ModSecurity is a plugin for Apache web servers that functions as a web application layer firewall. It's used to prevent attacks against script-driven websites through the use of security rules that contain particular expressions. In this way, the firewall can block hacking and spamming attempts and preserve even sites which aren't updated frequently. For instance, several failed login attempts to a script administrator area or attempts to execute a specific file with the purpose to get access to the script shall trigger certain rules, so ModSecurity will block these activities the second it detects them. The firewall is very efficient as it tracks the whole HTTP traffic to a site in real time without slowing it down, so it can easily prevent an attack before any damage is done. It additionally keeps an incredibly thorough log of all attack attempts which includes more info than traditional Apache logs, so you could later check out the data and take extra measures to boost the security of your sites if necessary.

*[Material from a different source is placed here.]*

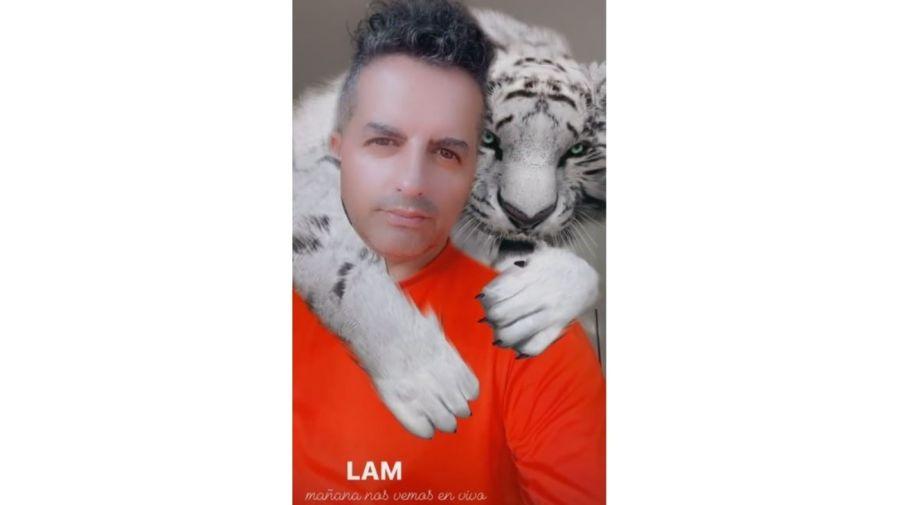 Angel de Brito y el tigre blanco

ModSecurity in Cloud Web Hosting
We offer ModSecurity with all cloud web hosting plans, so your web applications will be shielded from destructive attacks. The firewall is switched on as standard for all domains and subdomains, but if you'd like, you'll be able to stop it via the respective section of your Hepsia CP. You can also switch on a detection mode, so ModSecurity will keep a log as intended, but will not take any action. The logs that you shall find inside Hepsia are quite detailed and feature information about the nature of any attack, when it took place and from what IP, the firewall rule that was triggered, etcetera. We employ a group of commercial rules which are regularly updated, but sometimes our administrators include custom rules as well so as to efficiently protect the Internet sites hosted on our machines.